Deep Imitative Models for Flexible Inference, Planning, and Control

Abstract: Imitation Learning (IL) is an appealing approach to learn desirable autonomous behavior. However, directing IL to achieve arbitrary goals is difficult. In contrast, planning-based algorithms use dynamics models and reward functions to achieve goals. Yet, reward functions that evoke desirable behavior are often difficult to specify. In this paper, we propose Imitative Models to combine the benefits of IL and goal-directed planning. Imitative Models are probabilistic predictive models of desirable behavior able to plan interpretable expert-like trajectories to achieve specified goals. We derive families of flexible goal objectives, including constrained goal regions, unconstrained goal sets, and energy-based goals. We show that our method can use these objectives to successfully direct behavior. Our method substantially outperforms six IL approaches and a planning-based approach in a dynamic simulated autonomous driving task, and is efficiently learned from expert demonstrations without online data collection. We also show our approach is robust to poorly specified goals, such as goals on the wrong side of the road.

• The paper introduces a deep imitative model merging imitation learning with goal-driven planning for flexible, autonomous control.
• It leverages probabilistic predictive models to produce interpretable expert-like trajectories and adapts to unanticipated goals.
• Experiments in CARLA demonstrate state-of-the-art performance with improved collision avoidance and lane adherence over baselines.

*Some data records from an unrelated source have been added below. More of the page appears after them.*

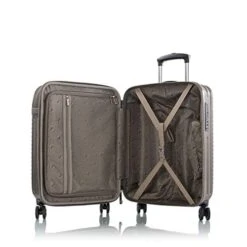 Heys Charge-a-Weigh 2.0 21" Spinner Carry On Luggage (Tan) 12 Heys Charge-a-Weigh 2.0 21" Spinner Carry On Luggage (Tan) -Luggage Factory Store 41tcZuJkyzL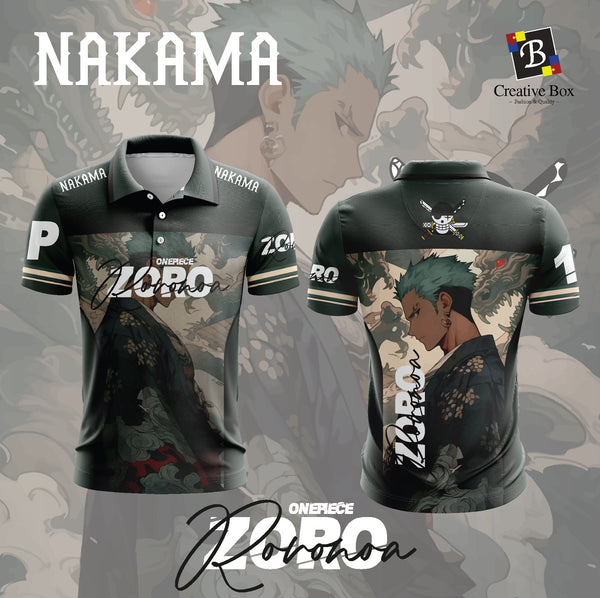 Limited Edition Anime Jacket and Jersey (One Piece) #14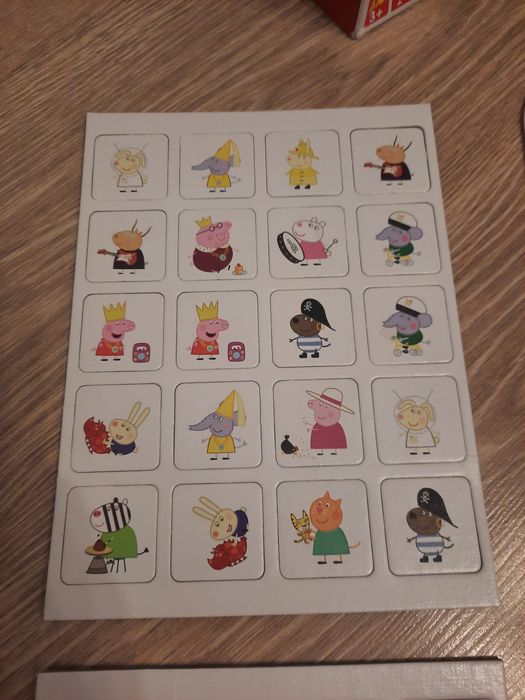 Zestaw gier edukacyjnych 10w1 świnka Peppa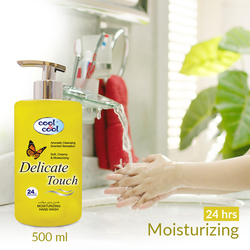 Cool & Cool Delicate Touch Hand Wash, 500ml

Deep Imitative Models for Flexible Inference, Planning, and Control: A Synopsis

The paper "Deep Imitative Models for Flexible Inference, Planning, and Control" presents an innovative approach to autonomous behavior learning by integrating the strengths of Imitation Learning (IL) and goal-directed planning. It introduces "Imitative Models," which are probabilistic predictive models that facilitate the planning of interpretable, expert-like trajectories to meet specified goals.

Summary of Contributions

The authors propose a novel framework that merges the flexibility of model-based reinforcement learning (MBRL) with the efficiency of IL, aiming to provide a robust model capable of pursuing new tasks at test time without the need for explicit reward engineering. The key contributions of this work can be summarized as follows:

• Interpretable Expert-like Plans: The methodology developed produces multi-step expert-like trajectories, enhancing interpretability compared to traditional IL approaches.
• Goal Flexibility: Unlike conventional IL, the proposed method can achieve new, unanticipated goals at test time through a set of derived flexible goal objectives.
• Robustness: The proposed models demonstrate resilience to poorly specified goals, maintaining performance even when faced with suboptimal goal input.
• State-of-the-Art Performance: The approach significantly outperformed six IL methods and one MBRL method in simulations involving dynamic autonomous driving tasks, evidencing its practical efficacy.

Methodological Insights

The authors formalize their approach in the context of continuous-state, discrete-time, partially-observed Markov processes. They focus on constructing a model that learns expert behavior dynamics. Using deep neural architectures, they fit an Imitative Model to forecast expert trajectories, powered by a probabilistic interpretation that captures the inherent stochasticity of expert behavior.

The core innovation lies in their categorical decomposition of goal objectives into constrained and unconstrained categories, involving:

1. Constraint-Based Planning: Utilizing fixed-destination scenarios (e.g., waypoint paths).
2. Unconstrained Planning: Employing likelihood-driven variable goals (e.g., Gaussian mixtures over potential final states).
3. Costed Planning: Incorporating test-time-specific costs, such as avoiding obstacles not encountered during training (e.g., unseen potholes).

These planning objectives allow for flexible incorporation of novel tasks without additional model training, using the learned imitative prior as a behavioral guide.

Practical Implications

Applying their approach to the CARLA driving simulator, the authors trained their models using simulation data of autonomous driving to replicate expert-like driving behavior. The robustness of their models was demonstrated through metrics such as success rate, collision avoidance, and lane adherence.

The models demonstrated scalable applicability for changing situations and scenarios not explicitly covered during training, making them highly suitable for dynamic, real-world environments. Moreover, the method alleviates the need for extensive hyper-parameter tuning typically associated with reward-based coaching in reinforcement learning.

Future Directions

This work opens several potential avenues for future exploration:

• Real-world Deployment: Extending the approach to real-world settings and collecting data from physical sensors could validate and refine model robustness.
• Complex Task Integration: Incorporating more complex multi-agent interactions and dynamic environments to simulate urban driving conditions.
• Interactive Model Feedback: Developing systems where model feedback and human interaction mutually enhance learning processes.

In conclusion, the presented work lays a foundation for developing highly adaptable autonomous systems that leverage offline learning to deliver goal-directed behavior in versatile, real-time environments. The ability to plan effectively without intensive reward engineering is a notable advantage that could reshape how autonomous systems are trained and deployed.